Offred remembers an incident at the Red Centre where Janine seemed to be in a trance, and spoke as if she was still a waitress. Moira slapped her face to bring her round before the Aunts saw her.
Commentary on chapter thirty-three
The Prayvaganza - This portmanteau word derives from prayer and ‘extravaganza', suggesting that there will be an elaborate ceremony based on prayer. In the next chapter we discover that it is in fact a mass wedding, such as those arranged in the late twentieth century by ‘Moonie' leader Sun Myung Moon, in which thousands of couples were married. (See Religious and philosophical context.)
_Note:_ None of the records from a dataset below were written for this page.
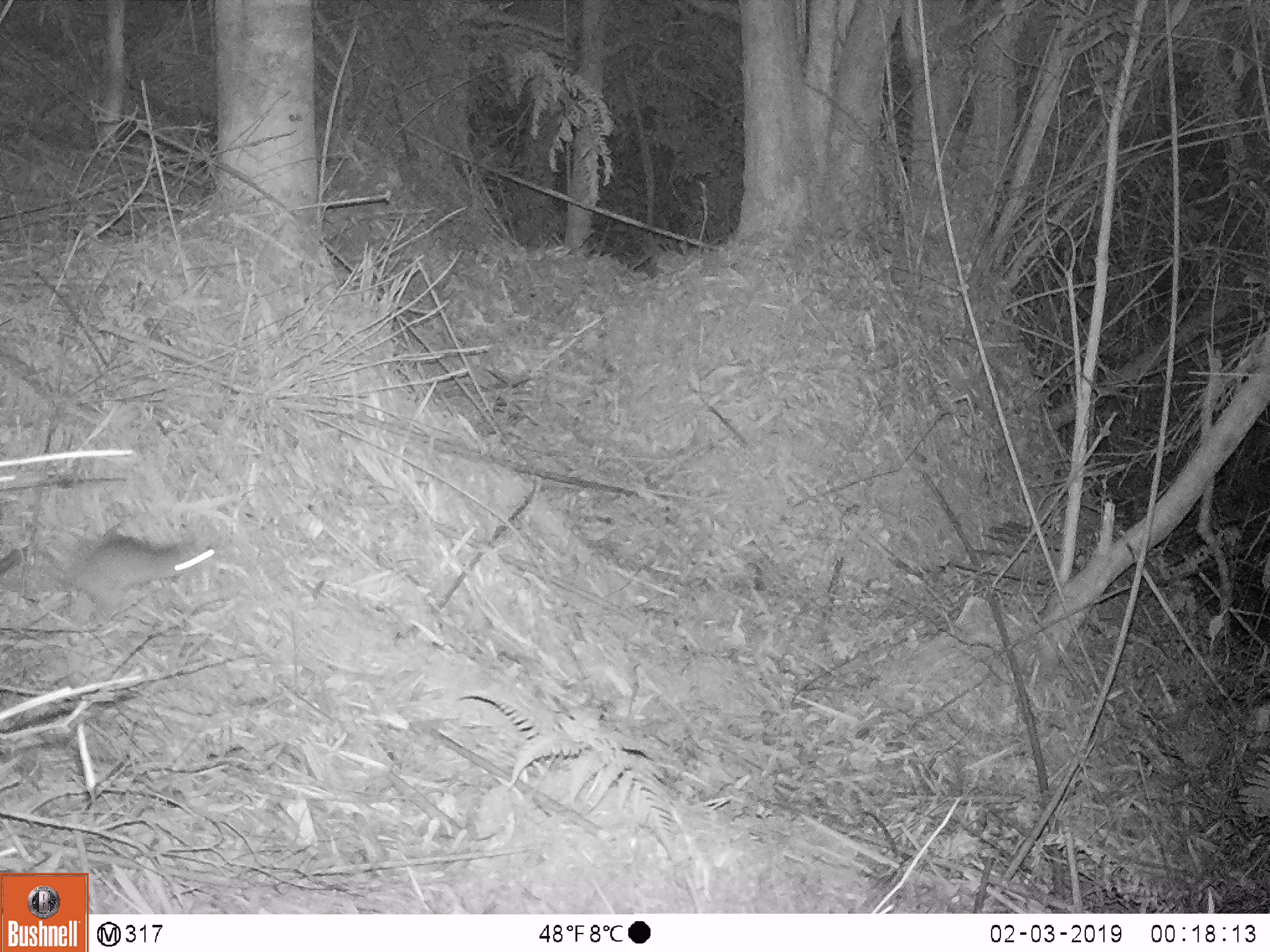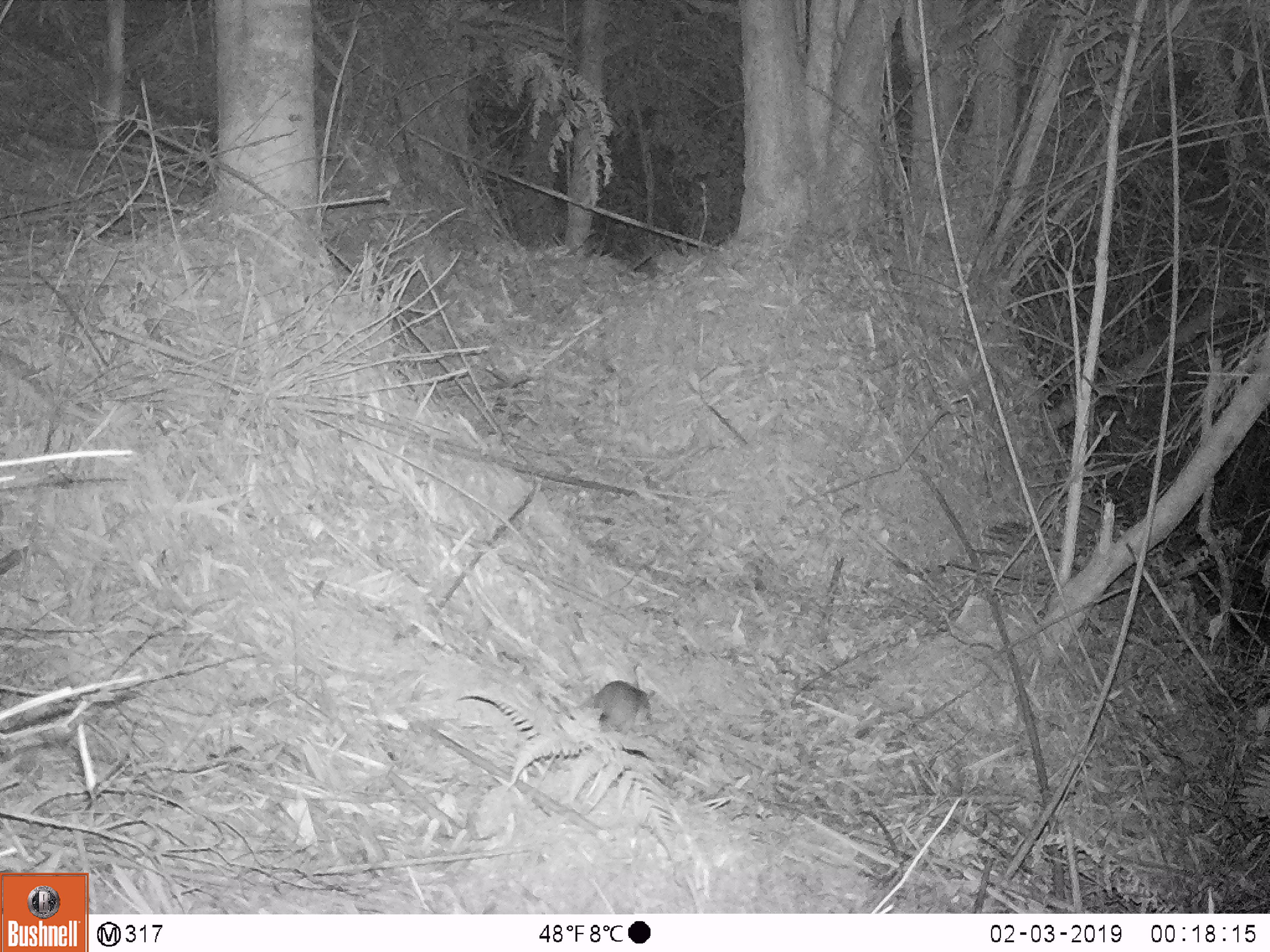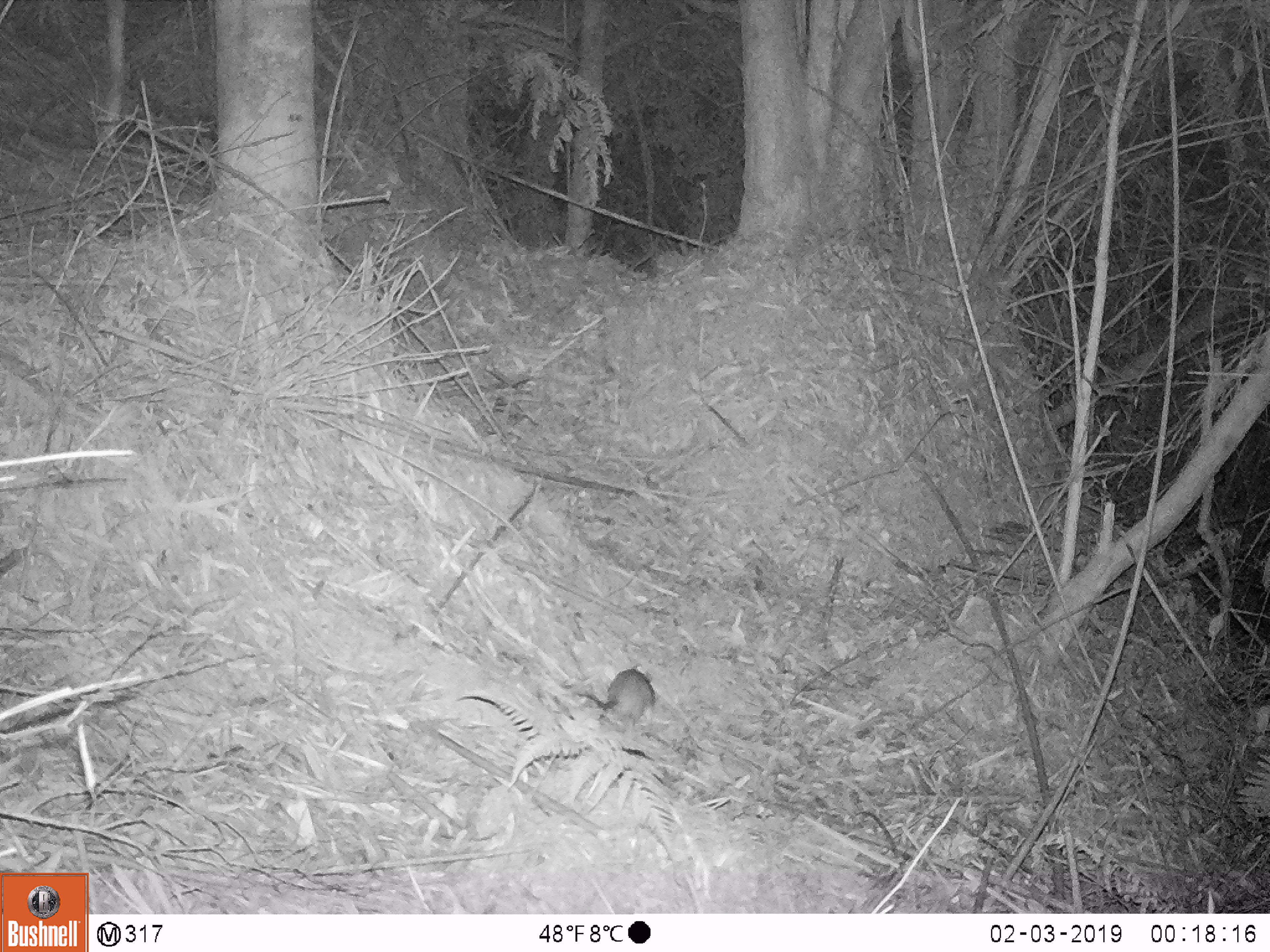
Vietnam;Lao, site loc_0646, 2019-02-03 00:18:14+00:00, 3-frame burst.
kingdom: Animalia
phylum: Chordata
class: Mammalia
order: Rodentia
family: Muridae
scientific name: Muridae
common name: old-world mice and rats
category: unidentified murid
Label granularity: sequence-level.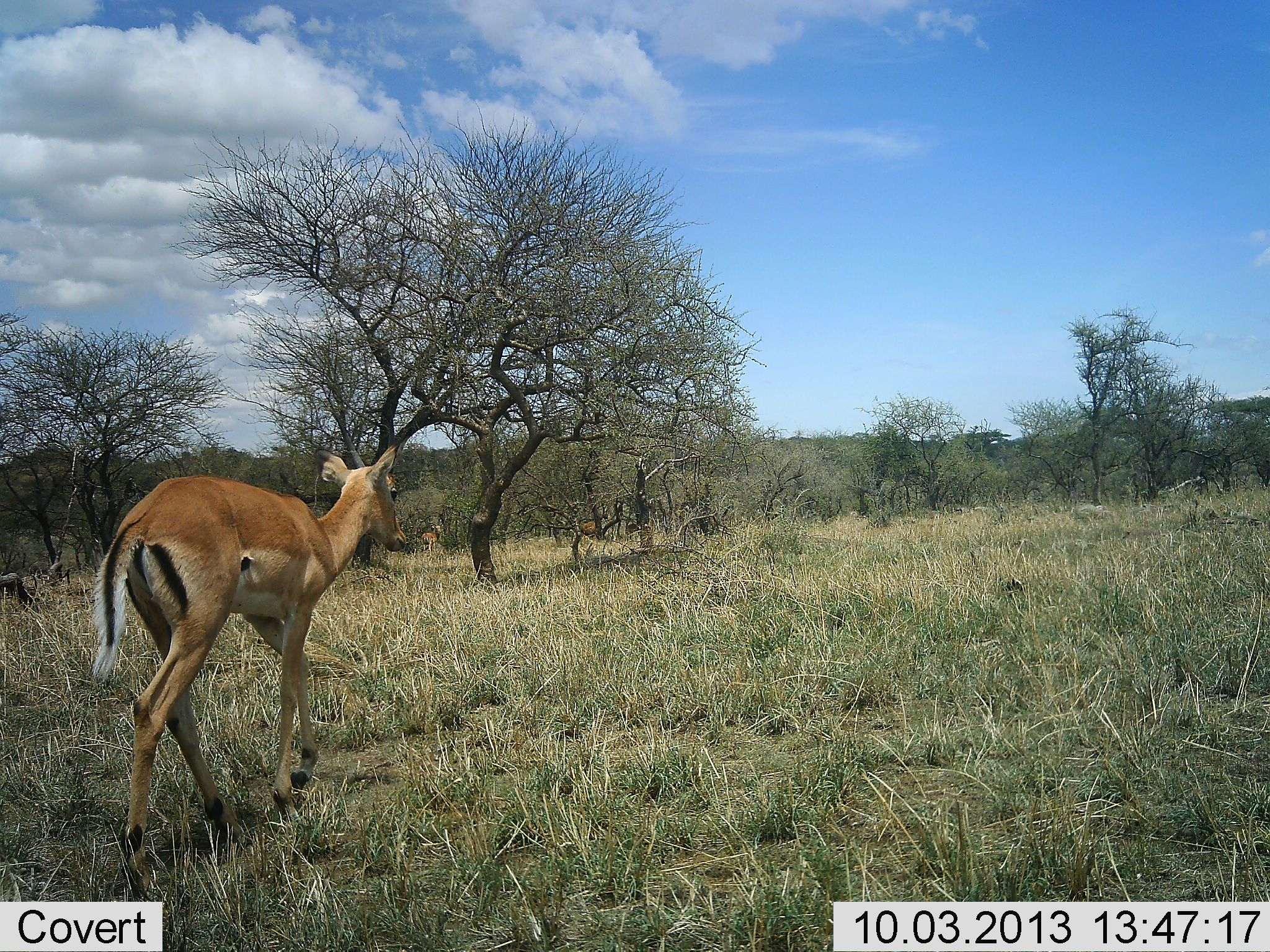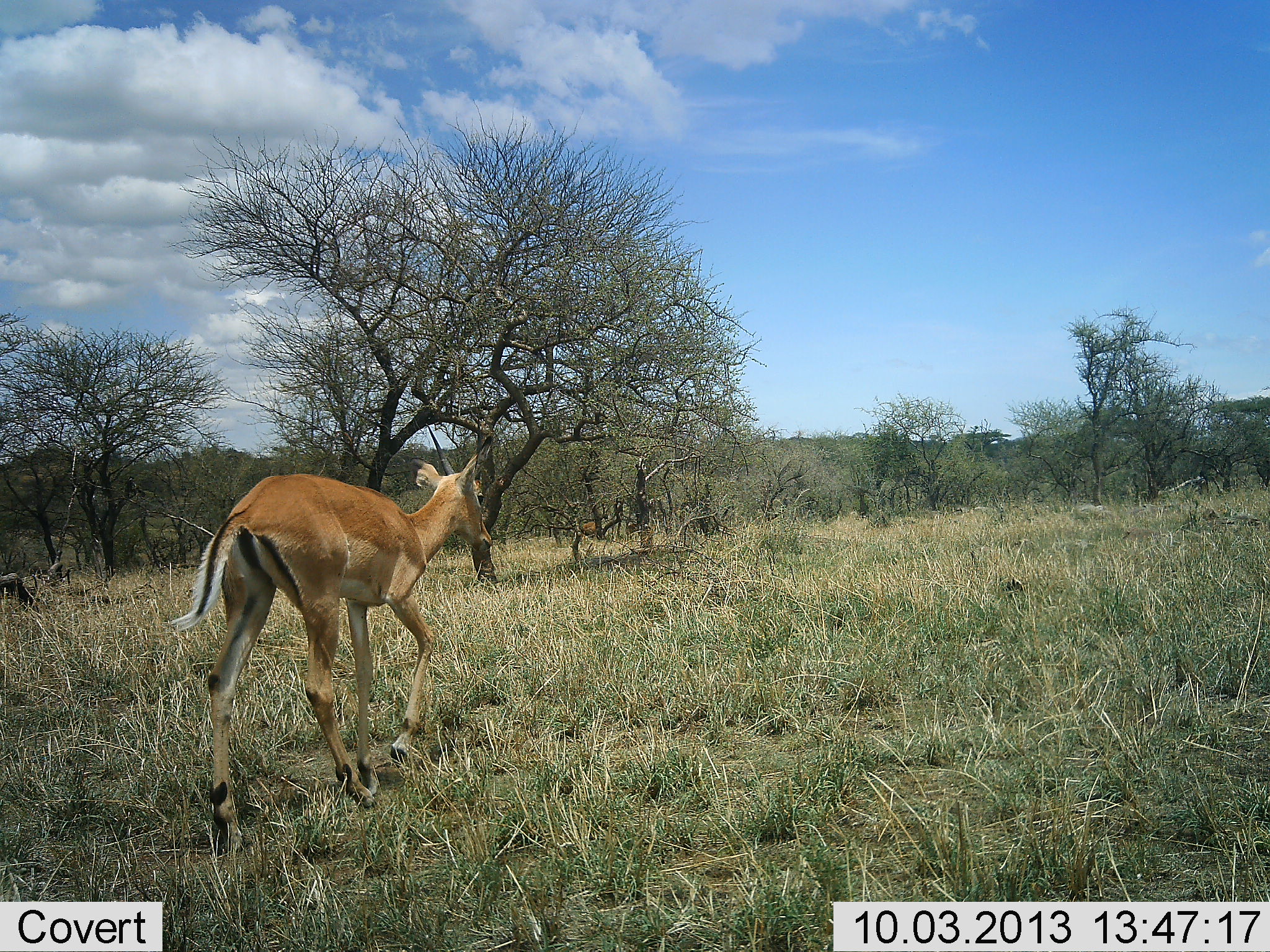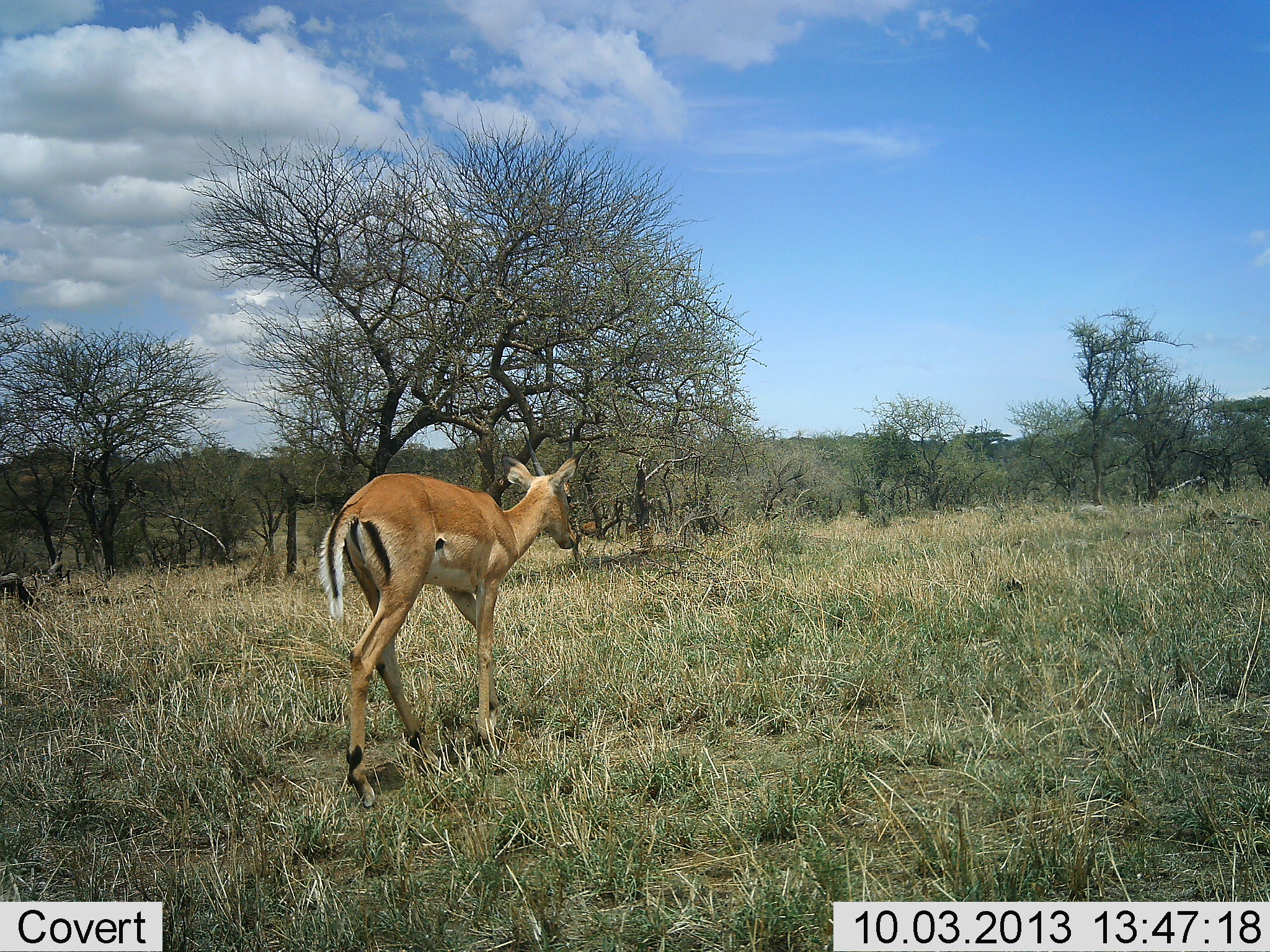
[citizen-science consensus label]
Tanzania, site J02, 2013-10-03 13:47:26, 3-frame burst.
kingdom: Animalia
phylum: Chordata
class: Mammalia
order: Artiodactyla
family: Bovidae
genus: Aepyceros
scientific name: Aepyceros melampus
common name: impala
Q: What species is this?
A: Impala (Aepyceros melampus).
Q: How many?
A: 1.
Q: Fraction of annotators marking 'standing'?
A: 0%.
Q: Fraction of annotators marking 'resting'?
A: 0%.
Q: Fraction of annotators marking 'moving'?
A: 100%.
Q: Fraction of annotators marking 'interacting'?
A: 0%.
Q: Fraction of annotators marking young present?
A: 5%.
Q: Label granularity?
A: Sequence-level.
The building's former name, some dead President they shot - Both Abraham Lincoln (assassinated in 1865) and John Kennedy (assassinated in 1963) have had public buildings, including University buildings, named after them.
God is a National Resource - This slogan seems to suggest that God is on the side of Gilead, and indeed is virtually controlled by the régime.
kneeling … on the cement floor - The physical position which the Handmaids have to adopt reinforces their subservient situation in Gilead's hierarchy.
Janine … had an eighth-month miscarriage – We discover that Janine has already failed to carry a baby to term. The fact that the next, much-wanted baby, which at first gave Janine some status as Ofwarren, was imperfect has instead only emphasised her repeated failure to produce a healthy child as required.
I'm your waitperson - in her trance-like state (whether real or assumed), Janine reverts to her role as a waitress - or ‘waitperson' as she was known in the politically correct post-feminist world just before the new régime seized power in Gilead.
They won't mess around with trying to cure you - Moira is fierce in order to save Janine. Whether Janine's mental state is real or assumed, it could lead to her execution - there is no tenderness in Gilead.
Investigating chapter thirty-three
- The main theme of John Wyndham's 1955 novel The Chrysalids is that chemical and other disasters lead to the birth of malformed babies, and that this is seen as a punishment from God. As in The Handmaid's Tale, he describes an imaginary American society with fundamentalist Christian views in which individuals who do not conform to the idea of genetic perfection are killed or banished to ‘the Fringes'.
- Read Wyndham's novel to look at how another science fiction writer treats one of Atwood's central themes, or use the internet to read a synopsis of The Chrysalids.